Checklist for new v2 routes: When adding a v2 controller in the backend, always add a corresponding WAF allowlist entry in waf/prod_waf.tf. Dev WAF blanket-allows /v2/* so it works there automatically — which is exactly why you will not catch this in development.
Key Takeaways
Six principles for WAF allowlist configuration:
- Default to block. Unknown routes should never reach your application. The allowlist approach handles this automatically.
- Use STARTS_WITH for API routes. Most routes have query parameters or sub-paths. Exact matching is too restrictive for general API paths.
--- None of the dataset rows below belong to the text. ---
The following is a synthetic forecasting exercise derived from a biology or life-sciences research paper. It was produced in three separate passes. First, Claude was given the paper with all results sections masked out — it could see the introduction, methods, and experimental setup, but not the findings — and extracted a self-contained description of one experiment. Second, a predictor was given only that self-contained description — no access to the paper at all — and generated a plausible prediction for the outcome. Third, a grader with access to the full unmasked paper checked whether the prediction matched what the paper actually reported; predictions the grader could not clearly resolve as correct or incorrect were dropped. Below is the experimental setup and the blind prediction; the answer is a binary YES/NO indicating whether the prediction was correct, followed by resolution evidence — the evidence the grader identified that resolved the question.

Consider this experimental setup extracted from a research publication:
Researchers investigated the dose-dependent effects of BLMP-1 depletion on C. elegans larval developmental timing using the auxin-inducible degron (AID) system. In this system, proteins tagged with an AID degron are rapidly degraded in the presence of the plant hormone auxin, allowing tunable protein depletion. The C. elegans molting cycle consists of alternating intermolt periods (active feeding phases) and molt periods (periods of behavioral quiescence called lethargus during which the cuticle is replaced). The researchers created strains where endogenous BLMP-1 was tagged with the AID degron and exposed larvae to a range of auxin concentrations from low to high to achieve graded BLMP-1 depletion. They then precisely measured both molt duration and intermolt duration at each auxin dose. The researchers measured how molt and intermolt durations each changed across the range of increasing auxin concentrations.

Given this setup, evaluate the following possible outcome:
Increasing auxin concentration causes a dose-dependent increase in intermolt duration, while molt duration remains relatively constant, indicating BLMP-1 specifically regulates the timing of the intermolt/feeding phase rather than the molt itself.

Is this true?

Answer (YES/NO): NO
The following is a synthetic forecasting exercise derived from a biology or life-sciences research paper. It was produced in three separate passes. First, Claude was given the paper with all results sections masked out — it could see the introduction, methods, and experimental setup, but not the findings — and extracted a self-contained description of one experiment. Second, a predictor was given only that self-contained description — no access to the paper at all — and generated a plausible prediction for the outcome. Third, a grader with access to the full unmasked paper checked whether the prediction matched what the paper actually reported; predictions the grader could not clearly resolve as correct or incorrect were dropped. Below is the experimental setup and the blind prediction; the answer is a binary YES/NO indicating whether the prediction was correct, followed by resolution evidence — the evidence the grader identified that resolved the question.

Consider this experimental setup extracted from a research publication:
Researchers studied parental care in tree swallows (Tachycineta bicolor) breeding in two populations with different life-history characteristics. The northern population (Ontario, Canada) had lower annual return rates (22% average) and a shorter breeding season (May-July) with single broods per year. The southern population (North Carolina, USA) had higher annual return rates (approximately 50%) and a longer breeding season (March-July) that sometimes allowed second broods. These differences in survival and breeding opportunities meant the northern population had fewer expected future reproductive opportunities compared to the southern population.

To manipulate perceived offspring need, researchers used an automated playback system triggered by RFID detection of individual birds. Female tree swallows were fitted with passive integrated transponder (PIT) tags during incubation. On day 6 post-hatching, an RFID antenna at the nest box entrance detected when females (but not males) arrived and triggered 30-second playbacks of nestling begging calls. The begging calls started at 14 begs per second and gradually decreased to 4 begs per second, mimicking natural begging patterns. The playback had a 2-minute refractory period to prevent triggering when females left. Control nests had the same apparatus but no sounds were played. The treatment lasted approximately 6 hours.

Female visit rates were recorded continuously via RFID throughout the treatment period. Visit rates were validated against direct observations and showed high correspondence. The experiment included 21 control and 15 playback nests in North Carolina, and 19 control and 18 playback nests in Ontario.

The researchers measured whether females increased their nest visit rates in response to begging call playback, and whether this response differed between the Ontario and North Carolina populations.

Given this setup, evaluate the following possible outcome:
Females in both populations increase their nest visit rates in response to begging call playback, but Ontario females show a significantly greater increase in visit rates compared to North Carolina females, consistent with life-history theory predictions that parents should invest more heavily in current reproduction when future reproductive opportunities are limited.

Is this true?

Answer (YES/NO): NO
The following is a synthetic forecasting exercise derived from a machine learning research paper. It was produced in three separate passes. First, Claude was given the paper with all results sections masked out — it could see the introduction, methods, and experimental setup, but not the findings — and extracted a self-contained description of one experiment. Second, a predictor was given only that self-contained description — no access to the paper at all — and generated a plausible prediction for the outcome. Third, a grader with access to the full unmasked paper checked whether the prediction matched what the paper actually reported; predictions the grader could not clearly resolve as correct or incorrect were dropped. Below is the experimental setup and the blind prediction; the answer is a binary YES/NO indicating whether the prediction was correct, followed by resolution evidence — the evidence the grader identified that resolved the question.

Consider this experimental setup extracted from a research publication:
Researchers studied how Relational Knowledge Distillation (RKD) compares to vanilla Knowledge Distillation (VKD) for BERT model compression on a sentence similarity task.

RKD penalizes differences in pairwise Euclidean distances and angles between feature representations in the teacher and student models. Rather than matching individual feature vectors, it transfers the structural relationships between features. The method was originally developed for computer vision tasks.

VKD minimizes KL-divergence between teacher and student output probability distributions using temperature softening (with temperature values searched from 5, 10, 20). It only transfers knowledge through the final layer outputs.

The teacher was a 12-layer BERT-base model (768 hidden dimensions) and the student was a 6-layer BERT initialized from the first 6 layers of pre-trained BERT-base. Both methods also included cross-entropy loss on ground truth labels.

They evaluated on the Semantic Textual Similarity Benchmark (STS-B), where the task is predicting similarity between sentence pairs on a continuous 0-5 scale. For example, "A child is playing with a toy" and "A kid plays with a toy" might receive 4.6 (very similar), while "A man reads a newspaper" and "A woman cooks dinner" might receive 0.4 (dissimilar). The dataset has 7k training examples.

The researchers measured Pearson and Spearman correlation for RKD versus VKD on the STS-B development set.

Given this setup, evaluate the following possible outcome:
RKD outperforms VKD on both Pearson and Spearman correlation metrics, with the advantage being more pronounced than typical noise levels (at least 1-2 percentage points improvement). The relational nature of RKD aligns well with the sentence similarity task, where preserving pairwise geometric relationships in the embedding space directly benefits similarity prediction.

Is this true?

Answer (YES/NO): NO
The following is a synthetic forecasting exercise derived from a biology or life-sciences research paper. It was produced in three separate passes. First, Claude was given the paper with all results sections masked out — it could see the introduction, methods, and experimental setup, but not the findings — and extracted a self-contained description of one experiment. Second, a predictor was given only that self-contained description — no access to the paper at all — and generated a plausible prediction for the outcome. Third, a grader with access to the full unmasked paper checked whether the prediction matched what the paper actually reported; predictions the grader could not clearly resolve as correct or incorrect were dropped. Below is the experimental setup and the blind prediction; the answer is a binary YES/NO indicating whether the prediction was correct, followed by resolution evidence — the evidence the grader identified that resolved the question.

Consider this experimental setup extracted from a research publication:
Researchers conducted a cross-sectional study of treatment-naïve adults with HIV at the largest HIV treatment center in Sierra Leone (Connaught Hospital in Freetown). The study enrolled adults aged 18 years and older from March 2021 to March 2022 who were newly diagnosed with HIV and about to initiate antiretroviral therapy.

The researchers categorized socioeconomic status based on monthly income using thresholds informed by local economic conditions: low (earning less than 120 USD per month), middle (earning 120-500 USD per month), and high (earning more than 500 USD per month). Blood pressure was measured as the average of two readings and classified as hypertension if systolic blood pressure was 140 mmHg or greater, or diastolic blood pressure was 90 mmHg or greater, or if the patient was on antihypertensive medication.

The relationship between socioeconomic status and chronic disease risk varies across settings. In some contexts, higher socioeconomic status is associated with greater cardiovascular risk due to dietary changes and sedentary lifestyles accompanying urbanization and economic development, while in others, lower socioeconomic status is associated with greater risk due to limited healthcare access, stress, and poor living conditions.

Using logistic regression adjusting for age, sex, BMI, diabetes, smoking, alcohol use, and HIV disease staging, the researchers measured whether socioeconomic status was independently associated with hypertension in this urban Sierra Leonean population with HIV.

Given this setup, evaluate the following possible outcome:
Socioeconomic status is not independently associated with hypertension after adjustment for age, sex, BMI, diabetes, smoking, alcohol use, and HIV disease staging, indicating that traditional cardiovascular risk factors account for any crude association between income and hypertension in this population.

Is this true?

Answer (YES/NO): YES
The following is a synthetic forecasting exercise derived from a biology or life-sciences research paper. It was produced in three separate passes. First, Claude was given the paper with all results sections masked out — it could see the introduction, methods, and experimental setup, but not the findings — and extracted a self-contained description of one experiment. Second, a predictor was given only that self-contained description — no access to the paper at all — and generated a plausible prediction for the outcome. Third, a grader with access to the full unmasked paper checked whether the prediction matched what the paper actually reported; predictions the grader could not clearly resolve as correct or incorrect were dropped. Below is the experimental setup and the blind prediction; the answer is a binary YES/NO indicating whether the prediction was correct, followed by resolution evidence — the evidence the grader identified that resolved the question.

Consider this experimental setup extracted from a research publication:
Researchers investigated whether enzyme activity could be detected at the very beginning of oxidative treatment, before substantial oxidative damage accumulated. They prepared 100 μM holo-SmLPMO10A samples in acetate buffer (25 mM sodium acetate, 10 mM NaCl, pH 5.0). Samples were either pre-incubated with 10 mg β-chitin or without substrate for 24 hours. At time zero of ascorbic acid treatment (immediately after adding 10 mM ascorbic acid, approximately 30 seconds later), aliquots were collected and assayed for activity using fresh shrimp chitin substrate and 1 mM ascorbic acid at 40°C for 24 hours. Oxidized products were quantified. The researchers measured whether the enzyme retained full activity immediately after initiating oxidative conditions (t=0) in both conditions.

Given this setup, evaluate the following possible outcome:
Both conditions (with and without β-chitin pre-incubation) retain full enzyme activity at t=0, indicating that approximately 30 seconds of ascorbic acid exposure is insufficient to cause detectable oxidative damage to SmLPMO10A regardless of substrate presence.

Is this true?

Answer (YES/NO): NO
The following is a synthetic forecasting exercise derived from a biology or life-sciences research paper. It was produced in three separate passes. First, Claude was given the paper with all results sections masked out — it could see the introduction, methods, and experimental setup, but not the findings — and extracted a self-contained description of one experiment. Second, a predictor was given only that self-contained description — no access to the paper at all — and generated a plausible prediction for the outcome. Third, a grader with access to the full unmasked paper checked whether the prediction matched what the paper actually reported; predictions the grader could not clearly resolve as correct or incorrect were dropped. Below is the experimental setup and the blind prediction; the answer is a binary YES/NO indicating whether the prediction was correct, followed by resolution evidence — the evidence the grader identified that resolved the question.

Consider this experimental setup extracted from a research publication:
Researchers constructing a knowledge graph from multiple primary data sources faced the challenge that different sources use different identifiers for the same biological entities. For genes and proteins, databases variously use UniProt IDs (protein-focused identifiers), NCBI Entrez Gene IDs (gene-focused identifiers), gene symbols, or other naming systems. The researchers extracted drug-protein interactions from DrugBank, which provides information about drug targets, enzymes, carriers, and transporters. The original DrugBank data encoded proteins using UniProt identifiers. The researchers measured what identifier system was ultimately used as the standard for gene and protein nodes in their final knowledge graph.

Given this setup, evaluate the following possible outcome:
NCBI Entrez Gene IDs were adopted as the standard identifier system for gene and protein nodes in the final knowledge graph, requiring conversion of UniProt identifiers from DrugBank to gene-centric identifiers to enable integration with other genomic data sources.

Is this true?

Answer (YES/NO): YES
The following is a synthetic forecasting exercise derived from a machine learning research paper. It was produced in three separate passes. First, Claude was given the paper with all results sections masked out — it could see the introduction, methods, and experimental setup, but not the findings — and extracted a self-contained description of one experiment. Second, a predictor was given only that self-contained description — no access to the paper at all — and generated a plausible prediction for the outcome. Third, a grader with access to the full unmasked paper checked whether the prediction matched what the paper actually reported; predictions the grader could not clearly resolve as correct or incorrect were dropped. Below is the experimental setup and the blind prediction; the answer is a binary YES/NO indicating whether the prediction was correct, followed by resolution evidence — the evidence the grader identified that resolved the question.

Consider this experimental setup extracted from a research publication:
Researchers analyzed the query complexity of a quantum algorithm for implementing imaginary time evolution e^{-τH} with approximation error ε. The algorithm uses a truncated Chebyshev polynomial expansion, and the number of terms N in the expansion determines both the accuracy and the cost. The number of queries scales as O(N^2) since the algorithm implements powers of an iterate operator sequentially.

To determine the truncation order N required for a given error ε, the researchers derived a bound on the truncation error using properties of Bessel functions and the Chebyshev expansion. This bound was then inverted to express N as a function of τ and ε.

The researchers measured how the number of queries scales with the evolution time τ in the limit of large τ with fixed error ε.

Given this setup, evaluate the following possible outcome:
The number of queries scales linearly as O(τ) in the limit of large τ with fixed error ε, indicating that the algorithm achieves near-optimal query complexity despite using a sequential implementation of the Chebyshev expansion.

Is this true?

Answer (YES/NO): NO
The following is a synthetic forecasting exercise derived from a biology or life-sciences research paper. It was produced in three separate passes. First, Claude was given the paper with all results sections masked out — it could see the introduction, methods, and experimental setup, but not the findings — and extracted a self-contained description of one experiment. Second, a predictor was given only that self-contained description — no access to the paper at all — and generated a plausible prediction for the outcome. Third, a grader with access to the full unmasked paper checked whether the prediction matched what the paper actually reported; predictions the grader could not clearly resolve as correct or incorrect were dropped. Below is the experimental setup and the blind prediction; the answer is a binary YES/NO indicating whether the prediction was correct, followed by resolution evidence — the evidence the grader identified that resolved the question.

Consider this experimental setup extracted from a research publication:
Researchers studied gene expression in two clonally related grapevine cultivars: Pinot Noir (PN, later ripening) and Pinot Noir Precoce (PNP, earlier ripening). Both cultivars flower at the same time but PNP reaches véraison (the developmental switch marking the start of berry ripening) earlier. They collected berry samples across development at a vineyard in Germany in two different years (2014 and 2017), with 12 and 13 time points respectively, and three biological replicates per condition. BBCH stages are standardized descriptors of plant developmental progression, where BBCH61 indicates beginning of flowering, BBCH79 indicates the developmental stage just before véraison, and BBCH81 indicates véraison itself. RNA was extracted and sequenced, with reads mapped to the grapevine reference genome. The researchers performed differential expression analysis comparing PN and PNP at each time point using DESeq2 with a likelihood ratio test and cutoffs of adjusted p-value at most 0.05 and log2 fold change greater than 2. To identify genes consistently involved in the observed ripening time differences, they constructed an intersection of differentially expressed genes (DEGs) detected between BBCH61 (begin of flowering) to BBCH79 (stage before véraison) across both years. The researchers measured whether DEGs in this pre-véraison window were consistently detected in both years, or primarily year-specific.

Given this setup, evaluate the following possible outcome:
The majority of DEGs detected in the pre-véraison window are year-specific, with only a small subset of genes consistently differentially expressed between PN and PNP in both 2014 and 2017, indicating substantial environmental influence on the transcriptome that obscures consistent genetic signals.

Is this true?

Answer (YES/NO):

- Do not forget WebSockets. Socket.IO uses multiple sub-paths with query parameters. A single
STARTS_WITHrule on/socket.iocovers all of them. - Use different patterns for dev and prod. Regex consolidation saves cost in dev. Explicit rules save debugging time in prod.
- Verify after every deployment. Use the AWS CLI to confirm rules are active and check sampled requests for false positives.
- Versioned routes need separate entries.
STARTS_WITH "/spaces"does not match/v2/spaces. Each version prefix requires its own allowlist statement.